Personal information
- Nationality: Polish
- Born: 15 July 1988 (age 38) Tarnów, Poland
- Height: 1.82 m (6 ft 0 in)
- Weight: 70 kg (154 lb)

Fencing career
- Sport: Fencing
- Country: Poland
- Weapon: Épée
- Hand: Left-handed
- National coach: Bartłomiej Język
- Club: AZS AWF Kraków
- Head coach: Radosław Zawrotniak
- FIE ranking: current ranking

Medal record
Women's épée
Representing Poland
Olympic Games
| Bronze medal – third place | 2024 Paris | Team |
World Championships
| Gold medal – first place | 2023 Milan | Team |
| Bronze medal – third place | 2017 Leipzig | Team |
| Bronze medal – third place | 2022 Cairo | Team |
European Championships
| Gold medal – first place | 2019 Düsseldorf | Team |
| Silver medal – second place | 2018 Novi Sad | Team |
| Bronze medal – third place | 2013 Zagreb | Individual |
| Bronze medal – third place | 2016 Toruń | Individual |

= Renata Knapik-Miazga =

Polish fencer (born 1988)

Renata Knapik-Miazga ( Knapik; born 15 July 1988) is a Polish épée fencer. She participated in the 2020 and the 2024 Summer Olympics, winning the bronze medal in the épée team competition at the latter.

==Career==
Knapik-Miazga took up fencing at a club in Kraków after playing with sticks as a child. When she was 14, she was forbidden by her doctors to continue fencing because of problems with her right hand. She switched her weapon hand and went on. She won both an individual and team bronze medal at the 2007 Junior European Championships, then a silver medal at the 2011 U23 European Championships.

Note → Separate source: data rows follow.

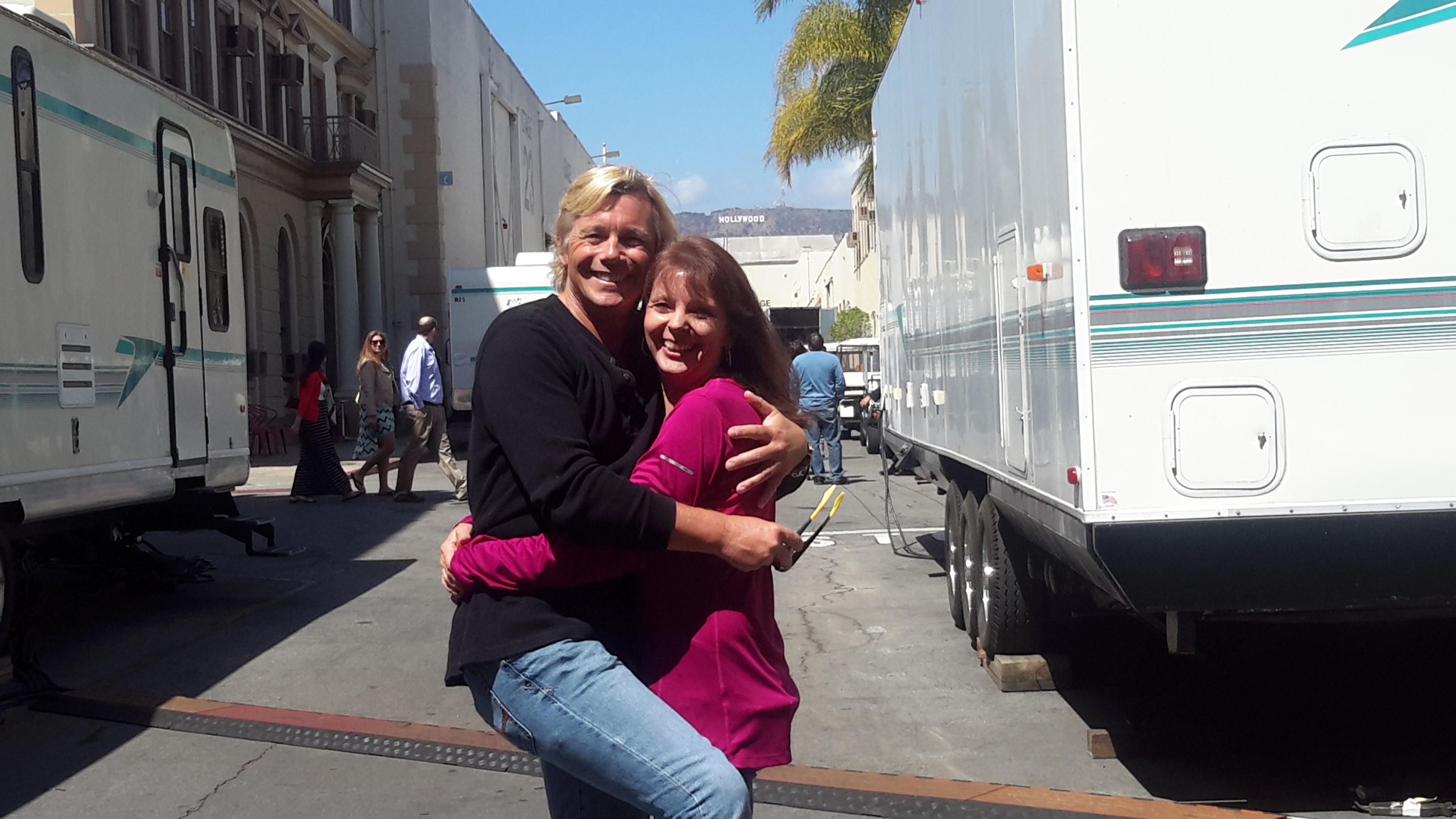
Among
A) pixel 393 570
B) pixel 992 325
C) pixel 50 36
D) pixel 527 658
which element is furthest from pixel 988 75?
pixel 393 570

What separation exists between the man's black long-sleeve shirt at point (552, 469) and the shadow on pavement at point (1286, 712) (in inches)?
120

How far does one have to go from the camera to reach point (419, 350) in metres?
14.9

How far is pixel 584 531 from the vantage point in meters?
2.35

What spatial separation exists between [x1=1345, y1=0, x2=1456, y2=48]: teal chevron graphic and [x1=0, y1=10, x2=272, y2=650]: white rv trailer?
6031mm

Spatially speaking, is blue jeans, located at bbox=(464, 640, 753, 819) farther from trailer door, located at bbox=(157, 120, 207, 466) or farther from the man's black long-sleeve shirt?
trailer door, located at bbox=(157, 120, 207, 466)

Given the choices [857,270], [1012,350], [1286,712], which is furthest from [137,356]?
[857,270]

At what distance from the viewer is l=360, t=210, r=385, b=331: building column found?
3234cm

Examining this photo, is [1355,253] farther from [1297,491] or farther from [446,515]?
[446,515]

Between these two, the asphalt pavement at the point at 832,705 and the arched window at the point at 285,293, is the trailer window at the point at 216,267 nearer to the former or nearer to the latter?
the asphalt pavement at the point at 832,705

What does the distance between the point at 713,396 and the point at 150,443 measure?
22.9 ft

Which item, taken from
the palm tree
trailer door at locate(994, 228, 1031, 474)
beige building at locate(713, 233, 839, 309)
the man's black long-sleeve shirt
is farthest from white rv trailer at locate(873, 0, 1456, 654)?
beige building at locate(713, 233, 839, 309)

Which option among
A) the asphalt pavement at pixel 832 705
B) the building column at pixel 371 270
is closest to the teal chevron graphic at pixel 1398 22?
the asphalt pavement at pixel 832 705

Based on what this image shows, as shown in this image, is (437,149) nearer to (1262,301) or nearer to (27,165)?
(27,165)

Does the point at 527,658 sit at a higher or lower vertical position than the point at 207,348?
lower
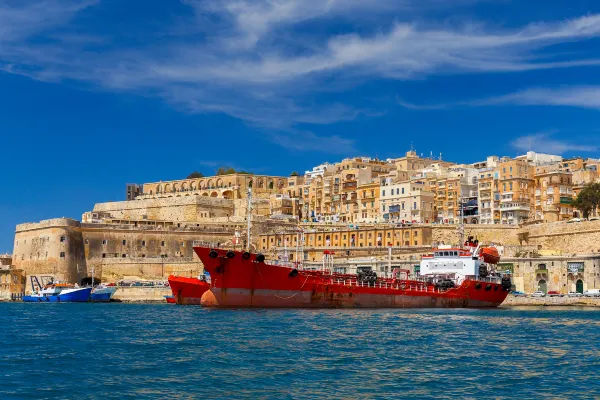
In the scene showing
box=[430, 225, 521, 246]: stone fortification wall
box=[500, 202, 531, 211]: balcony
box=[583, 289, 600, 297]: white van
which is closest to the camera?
box=[583, 289, 600, 297]: white van

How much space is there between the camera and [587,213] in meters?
72.7

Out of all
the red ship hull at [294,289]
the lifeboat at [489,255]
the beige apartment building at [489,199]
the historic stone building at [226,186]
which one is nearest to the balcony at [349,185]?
the historic stone building at [226,186]

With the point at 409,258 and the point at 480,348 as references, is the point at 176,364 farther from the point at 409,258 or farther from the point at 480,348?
the point at 409,258

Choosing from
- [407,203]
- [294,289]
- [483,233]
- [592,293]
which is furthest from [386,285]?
[407,203]

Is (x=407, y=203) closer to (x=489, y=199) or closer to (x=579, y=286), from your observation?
(x=489, y=199)

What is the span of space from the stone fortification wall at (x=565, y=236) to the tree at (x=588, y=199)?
15.3ft

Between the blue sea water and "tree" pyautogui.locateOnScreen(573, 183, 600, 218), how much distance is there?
39.2m

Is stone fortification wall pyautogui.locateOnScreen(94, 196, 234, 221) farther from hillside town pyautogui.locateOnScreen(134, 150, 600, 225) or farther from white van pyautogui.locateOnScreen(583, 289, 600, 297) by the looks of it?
white van pyautogui.locateOnScreen(583, 289, 600, 297)

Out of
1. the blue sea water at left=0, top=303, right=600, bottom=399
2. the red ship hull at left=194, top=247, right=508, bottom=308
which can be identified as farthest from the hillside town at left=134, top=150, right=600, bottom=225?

In the senior category she climbed her first World Cup podium in 2010 with a third place in Florina. She was national champion of Poland in 2012 and 2013. At the 2013 European Championships in Zagreb she reached the quarter-finals by defeating Ukraine's Anfisa Pochkalova, then lost to Romania's Ana Maria Brânză and came away with a bronze medal.

Knapik-Miazga studies civil engineering from the Tadeusz Kościuszko University of Technology.